* **TASK INSTRUCTIONS**: Find every line in the records that contains the word "between" and copy each one.

◇ ◇ ◇

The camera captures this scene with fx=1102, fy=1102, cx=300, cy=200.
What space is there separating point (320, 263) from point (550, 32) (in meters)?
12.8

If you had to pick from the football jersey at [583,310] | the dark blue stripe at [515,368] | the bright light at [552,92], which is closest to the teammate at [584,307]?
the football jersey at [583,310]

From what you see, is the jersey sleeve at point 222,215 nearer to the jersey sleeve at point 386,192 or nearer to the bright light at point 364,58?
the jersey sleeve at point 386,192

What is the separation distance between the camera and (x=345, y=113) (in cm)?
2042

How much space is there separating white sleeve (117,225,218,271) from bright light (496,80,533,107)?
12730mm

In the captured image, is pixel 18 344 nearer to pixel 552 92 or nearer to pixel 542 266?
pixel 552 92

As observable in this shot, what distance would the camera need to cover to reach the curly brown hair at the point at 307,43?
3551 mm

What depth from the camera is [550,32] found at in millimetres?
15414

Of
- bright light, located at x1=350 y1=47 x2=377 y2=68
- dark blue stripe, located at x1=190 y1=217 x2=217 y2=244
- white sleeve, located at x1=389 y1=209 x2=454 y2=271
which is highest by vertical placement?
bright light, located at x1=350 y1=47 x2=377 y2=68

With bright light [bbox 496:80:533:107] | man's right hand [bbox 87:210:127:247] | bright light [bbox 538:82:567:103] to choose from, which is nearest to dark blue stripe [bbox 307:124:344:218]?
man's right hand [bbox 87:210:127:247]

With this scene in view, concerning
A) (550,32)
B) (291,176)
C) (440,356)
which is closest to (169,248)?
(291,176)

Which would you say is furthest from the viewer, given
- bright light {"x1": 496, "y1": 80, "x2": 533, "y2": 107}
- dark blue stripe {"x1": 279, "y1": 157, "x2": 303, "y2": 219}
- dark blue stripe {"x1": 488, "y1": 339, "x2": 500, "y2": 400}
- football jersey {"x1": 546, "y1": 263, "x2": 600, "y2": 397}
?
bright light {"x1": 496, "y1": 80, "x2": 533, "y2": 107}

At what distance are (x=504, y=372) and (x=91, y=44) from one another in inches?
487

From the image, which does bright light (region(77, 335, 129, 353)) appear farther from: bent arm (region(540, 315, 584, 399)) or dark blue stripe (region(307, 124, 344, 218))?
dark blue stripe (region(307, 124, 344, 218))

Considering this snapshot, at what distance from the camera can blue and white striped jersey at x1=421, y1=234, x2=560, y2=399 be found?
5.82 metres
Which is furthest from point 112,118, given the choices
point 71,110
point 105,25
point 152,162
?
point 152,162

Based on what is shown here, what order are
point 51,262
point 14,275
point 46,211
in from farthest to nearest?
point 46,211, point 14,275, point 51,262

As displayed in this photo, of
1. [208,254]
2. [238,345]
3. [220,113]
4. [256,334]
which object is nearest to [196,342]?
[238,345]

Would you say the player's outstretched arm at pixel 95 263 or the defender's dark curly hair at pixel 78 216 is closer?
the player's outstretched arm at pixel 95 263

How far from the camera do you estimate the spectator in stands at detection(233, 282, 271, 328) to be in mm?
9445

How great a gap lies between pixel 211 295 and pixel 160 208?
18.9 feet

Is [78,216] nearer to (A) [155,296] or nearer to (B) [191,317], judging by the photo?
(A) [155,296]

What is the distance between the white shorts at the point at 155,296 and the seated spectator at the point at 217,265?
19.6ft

◇ ◇ ◇

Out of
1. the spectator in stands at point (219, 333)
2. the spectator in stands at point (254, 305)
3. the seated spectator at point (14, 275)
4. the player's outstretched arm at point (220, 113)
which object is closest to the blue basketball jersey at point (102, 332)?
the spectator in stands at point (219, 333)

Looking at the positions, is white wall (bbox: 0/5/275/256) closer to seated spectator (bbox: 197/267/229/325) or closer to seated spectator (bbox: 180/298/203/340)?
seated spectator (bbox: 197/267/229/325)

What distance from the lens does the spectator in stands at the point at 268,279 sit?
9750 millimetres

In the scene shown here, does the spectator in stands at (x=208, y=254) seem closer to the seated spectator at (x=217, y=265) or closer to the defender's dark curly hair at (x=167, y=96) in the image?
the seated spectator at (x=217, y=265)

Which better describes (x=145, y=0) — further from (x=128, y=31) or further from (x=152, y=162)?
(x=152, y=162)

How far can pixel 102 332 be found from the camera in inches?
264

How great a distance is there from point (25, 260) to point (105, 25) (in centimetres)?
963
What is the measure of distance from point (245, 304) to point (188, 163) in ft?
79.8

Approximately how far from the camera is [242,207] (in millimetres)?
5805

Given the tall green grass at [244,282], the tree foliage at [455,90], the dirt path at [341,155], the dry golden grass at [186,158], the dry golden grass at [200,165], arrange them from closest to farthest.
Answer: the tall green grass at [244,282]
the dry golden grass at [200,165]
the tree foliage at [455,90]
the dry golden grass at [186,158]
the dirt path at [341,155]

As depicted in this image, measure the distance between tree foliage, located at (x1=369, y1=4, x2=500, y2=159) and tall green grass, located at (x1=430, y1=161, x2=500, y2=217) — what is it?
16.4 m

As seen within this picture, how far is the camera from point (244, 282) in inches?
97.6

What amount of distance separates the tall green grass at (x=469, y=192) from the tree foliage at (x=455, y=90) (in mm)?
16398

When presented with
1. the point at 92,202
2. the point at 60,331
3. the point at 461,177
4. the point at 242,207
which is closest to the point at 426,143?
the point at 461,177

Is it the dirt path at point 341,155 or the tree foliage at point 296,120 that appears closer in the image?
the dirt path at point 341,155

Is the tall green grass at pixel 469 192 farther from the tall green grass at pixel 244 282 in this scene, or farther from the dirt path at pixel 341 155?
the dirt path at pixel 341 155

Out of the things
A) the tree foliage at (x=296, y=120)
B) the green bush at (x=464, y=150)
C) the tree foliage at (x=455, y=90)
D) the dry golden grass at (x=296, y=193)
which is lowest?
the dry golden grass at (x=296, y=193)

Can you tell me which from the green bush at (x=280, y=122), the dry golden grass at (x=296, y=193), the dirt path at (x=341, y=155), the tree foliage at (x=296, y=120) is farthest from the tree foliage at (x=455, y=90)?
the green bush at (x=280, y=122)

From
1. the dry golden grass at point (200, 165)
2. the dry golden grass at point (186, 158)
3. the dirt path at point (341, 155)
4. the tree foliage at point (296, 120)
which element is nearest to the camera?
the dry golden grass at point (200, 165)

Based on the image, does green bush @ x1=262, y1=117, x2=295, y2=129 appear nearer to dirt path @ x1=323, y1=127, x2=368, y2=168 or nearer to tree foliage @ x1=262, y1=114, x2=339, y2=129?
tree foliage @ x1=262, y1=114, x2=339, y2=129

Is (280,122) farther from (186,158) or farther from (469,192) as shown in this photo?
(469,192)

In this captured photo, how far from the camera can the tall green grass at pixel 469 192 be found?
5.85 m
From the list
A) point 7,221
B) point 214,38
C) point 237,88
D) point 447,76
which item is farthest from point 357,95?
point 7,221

◇ ◇ ◇

* **SOLUTION FOR THIS TASK**:
What is the separation distance between the camera and (x=345, y=113) (in cm)?
How great a gap lies between pixel 211 295 and pixel 160 208?
What is the distance between the white shorts at the point at 155,296 and the seated spectator at the point at 217,265?
As depicted in this image, measure the distance between tree foliage, located at (x1=369, y1=4, x2=500, y2=159) and tall green grass, located at (x1=430, y1=161, x2=500, y2=217) — what is it?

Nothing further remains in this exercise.